== ESTRATTO DEL DOCUMENTO ==
☆ ☆ ☆

Il corpo viene oggi esibito in una misura che non ha precedenti nella cultura occidentale, tranne alcune eccezioni dovute a particolari circostanze di tipo politico-sociale, come presso la corte francese del Re Sole, o climatiche e sociali, come presso la società creola nelle colonie tropicali del Portogallo, soprattutto l’India.

Per trovare una tale esposizione di nudità, bisogna uscire dall’ambito della civiltà occidentale ed entrare in quello dell’antica civiltà minoica, nella quale pare che le ragazze girassero a seno nudo con perfetta indifferenza; o, in misura minore, in quella egizia, greca e romana, ma limitatamente ad alcuni periodi e a certi ambienti sociali.

I Greci, in particolare, avevano il culto della palestra, i Romani quello delle terme: in tal caso l’esibizione del corpo era un fatto specificamente maschile, come è attestato da vari autori, specie Aristofane; tanto è vero che Platone, nella «Repubblica», sembra cosciente della difficoltà di convincere i suoi compatrioti ad accettare l’idea che anche le donne possano fare dello sport, esibendosi con il corpo nudo e unto d’olio, come i maschi.

Si è detto e ripetuto che il cattolicesimo ha portato una ventata sessuofobica, imponendo la copertura del corpo umano per secoli e secoli; eppure è difficile sottrarsi all’impressione che, con il Rinascimento e con il fenomeno dei papi umanisti, le coste avrebbero potuto prendere un’altra piega, se non fosse sopravvento il lugubre moralismo calvinista a bloccare una tale evoluzione ed a respingere la Chiesa su posizioni diverse, per non lasciarsi scavalcare dal protestantesimo sul terreno della “moralità” sessuale.

In ogni caso, è chiaro che, nell’ambito delle civiltà mediterranee (comprese la greca e la romana), è sempre esistito uno stretto binomio fra corpo e sessualità; binomio che non era così automatico nelle culture native, ad esempio in quelle africane o in quelle dell’America precolombiana, né fra quelle celtiche e germaniche; la civiltà occidentale moderna lo ha ereditato da quella romana e, attraverso di essa, da quella greca.

Nella commedia di Aristofane «Gli uccelli», un personaggio, Pistetero, a un certo punto dice: «(Mi piacerebbe) un posto dove incontro il padre di un bel ragazzo e mi rinfaccia il torto che gli ho fatto: “Ma bravo Stilbonide! Trovi mio figlio che esce dalla palestra dopo il bagno, e non gli rivolgi la parola, non lo baci, non lo abbracci, non gli accarezzi i testicoli… Eppure sei bene un amico di famiglia! »; dove è chiaro che si tratta di una fantasia sfrenata, di un sogno a occhi aperti, ma è altrettanto chiaro, per il modo e la naturalezza con cui è espresso, che non doveva discostarsi troppo dall’ambito delle cose possibili e consentite.

☆ ☆ ☆

== DATI FORNITI ==
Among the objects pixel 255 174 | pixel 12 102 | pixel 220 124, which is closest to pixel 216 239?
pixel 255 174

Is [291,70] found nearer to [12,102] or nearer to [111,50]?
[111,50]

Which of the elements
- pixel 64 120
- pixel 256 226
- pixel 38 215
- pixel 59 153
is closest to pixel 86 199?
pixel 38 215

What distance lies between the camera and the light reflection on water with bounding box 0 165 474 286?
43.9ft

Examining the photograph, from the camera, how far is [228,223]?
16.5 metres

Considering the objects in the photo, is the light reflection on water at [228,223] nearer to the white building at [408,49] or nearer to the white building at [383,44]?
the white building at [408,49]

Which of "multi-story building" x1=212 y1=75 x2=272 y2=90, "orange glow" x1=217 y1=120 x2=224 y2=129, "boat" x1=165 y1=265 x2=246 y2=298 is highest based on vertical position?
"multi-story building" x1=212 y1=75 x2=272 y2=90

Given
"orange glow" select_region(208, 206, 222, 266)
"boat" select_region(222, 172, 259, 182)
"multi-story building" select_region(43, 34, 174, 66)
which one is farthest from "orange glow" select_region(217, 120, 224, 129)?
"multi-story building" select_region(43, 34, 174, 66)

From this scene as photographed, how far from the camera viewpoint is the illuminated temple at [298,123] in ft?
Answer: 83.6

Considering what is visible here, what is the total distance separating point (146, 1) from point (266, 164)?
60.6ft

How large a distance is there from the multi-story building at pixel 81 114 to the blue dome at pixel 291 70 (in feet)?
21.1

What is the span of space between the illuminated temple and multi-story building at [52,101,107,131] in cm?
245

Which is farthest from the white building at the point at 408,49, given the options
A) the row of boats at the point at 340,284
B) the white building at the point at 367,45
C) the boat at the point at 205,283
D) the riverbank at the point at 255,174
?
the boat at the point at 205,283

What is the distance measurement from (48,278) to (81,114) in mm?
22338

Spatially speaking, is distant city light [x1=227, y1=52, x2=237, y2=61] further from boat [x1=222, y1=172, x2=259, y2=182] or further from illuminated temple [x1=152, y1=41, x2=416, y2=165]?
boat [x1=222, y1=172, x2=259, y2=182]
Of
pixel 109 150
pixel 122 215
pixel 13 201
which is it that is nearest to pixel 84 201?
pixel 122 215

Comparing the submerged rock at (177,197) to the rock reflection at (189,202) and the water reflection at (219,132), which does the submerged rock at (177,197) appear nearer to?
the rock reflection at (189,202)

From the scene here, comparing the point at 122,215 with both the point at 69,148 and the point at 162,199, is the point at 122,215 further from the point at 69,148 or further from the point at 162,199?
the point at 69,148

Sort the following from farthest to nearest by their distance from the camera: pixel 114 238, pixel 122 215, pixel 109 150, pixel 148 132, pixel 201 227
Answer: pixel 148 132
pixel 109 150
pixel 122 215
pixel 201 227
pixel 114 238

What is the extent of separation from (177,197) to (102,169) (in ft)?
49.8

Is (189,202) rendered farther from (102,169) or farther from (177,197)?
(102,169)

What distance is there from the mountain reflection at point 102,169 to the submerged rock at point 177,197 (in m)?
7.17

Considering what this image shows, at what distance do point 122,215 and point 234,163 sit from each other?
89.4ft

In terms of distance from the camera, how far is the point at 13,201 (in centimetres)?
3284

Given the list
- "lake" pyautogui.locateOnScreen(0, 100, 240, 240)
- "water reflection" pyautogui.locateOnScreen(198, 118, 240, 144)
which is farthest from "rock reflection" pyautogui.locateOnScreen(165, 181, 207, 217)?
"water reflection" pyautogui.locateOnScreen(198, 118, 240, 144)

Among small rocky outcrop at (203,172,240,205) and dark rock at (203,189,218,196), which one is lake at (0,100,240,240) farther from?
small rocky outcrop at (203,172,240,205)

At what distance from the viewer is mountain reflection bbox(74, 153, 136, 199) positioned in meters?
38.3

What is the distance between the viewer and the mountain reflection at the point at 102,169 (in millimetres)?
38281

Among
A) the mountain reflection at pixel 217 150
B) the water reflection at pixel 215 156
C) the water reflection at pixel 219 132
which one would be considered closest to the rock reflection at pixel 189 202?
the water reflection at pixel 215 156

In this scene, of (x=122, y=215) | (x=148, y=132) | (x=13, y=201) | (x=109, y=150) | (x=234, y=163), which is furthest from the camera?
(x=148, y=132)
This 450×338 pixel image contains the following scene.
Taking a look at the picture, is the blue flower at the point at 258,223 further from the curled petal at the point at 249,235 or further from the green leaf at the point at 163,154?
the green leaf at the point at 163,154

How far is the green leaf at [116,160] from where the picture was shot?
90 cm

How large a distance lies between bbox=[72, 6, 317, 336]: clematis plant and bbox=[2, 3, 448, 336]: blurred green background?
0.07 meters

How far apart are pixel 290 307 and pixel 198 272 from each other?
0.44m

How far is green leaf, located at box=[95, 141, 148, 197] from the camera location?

☆ ☆ ☆

== IL COMPITO ==
Riporta il brano sulla nudità tra "Per trovare una" e "come i maschi.", estremi compresi, sostituendo "terme" con "arene".

== RISPOSTA ==
Per trovare una tale esposizione di nudità, bisogna uscire dall’ambito della civiltà occidentale ed entrare in quello dell’antica civiltà minoica, nella quale pare che le ragazze girassero a seno nudo con perfetta indifferenza; o, in misura minore, in quella egizia, greca e romana, ma limitatamente ad alcuni periodi e a certi ambienti sociali.

I Greci, in particolare, avevano il culto della palestra, i Romani quello delle arene: in tal caso l’esibizione del corpo era un fatto specificamente maschile, come è attestato da vari autori, specie Aristofane; tanto è vero che Platone, nella «Repubblica», sembra cosciente della difficoltà di convincere i suoi compatrioti ad accettare l’idea che anche le donne possano fare dello sport, esibendosi con il corpo nudo e unto d’olio, come i maschi.